Ophthalmologist Patricia Bath is remembered for her pathbreaking invention of the Laserphaco Probe, which made laser cataract surgery possible. The first Black female surgeon at the UCLA Medical Center and the first female faculty staff of the UCLA Jules Stein Eye Institute, she dedicated her life to curing blindness.
Part of the Mayo medical family of the U.S., Charles Horace Mayo had established the Mayo Clinic with his brother William James Mayo and others. He specialized in varied medical fields, mastering neurosurgery, goitre surgery, cataract operations, and other procedures. He later served the U.S. Army surgical team.
Finnish-born Rebecka Belldegrun is not only an ophthalmic surgeon but also a billionaire businesswoman. While she initially launched a real-estate company, she later served as the CEO of the investment firm BellCo Capital LLC. She has also previously invested in the biotech and hotel industries and heads several corporate boards.
American ophthalmologist, inventor, surgeon, entertainer, jazz-musician, and Broadway producer Charles Kelman, called the father of phacoemulsification, is best-known for inventing phacoemulsification and several other surgical techniques and instruments used in cataract surgery.

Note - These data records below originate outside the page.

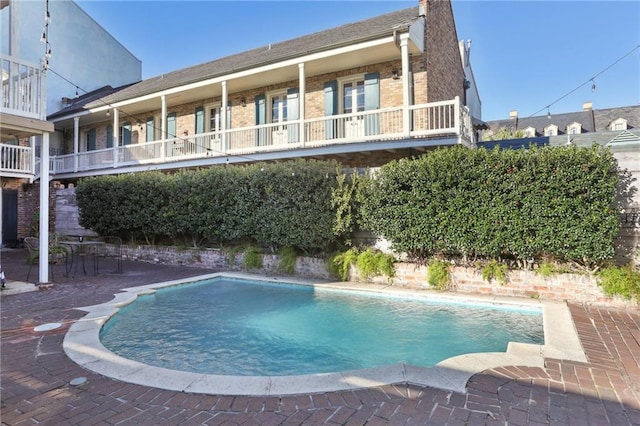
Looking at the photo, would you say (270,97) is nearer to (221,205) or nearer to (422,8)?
(221,205)

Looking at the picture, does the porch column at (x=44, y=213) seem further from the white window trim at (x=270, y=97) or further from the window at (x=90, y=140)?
the window at (x=90, y=140)

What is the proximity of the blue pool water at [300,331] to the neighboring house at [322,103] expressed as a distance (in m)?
5.48

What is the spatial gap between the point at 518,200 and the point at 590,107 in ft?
135

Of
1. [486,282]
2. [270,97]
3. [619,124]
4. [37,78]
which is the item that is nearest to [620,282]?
[486,282]

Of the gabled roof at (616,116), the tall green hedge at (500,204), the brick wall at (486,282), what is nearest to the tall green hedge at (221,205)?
the brick wall at (486,282)

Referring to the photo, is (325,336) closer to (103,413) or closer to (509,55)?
(103,413)

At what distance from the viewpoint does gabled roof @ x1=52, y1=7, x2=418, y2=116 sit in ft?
36.2

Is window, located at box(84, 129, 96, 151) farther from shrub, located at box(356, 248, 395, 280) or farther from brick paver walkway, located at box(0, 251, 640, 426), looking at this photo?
brick paver walkway, located at box(0, 251, 640, 426)

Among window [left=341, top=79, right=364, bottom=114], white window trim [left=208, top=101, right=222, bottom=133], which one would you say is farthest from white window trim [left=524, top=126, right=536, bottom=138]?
white window trim [left=208, top=101, right=222, bottom=133]

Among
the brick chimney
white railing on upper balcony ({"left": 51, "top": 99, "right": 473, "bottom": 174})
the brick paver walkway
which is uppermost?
the brick chimney

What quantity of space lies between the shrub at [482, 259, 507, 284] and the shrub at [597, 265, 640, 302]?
1520 millimetres

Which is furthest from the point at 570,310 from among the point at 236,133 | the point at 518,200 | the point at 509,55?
the point at 509,55

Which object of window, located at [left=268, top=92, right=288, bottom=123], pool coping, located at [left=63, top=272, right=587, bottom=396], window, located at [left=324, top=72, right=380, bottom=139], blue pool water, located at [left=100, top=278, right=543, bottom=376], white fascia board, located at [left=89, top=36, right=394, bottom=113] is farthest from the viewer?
window, located at [left=268, top=92, right=288, bottom=123]

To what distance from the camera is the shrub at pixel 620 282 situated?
20.0 ft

He received the National Medal of Technology from the then US President George H. W. Bush, the Lasker Award and was inducted into National Inventors Hall of Fame.
Ophthalmologist and Johns Hopkins University professor Arnall Patz was the first to find out the link between the oxygen used in incubators and blindness in infants. The Lasker Award-winning doctor also worked on laser treatment of retinal ailments, thus developing one of the world’s first argon lasers.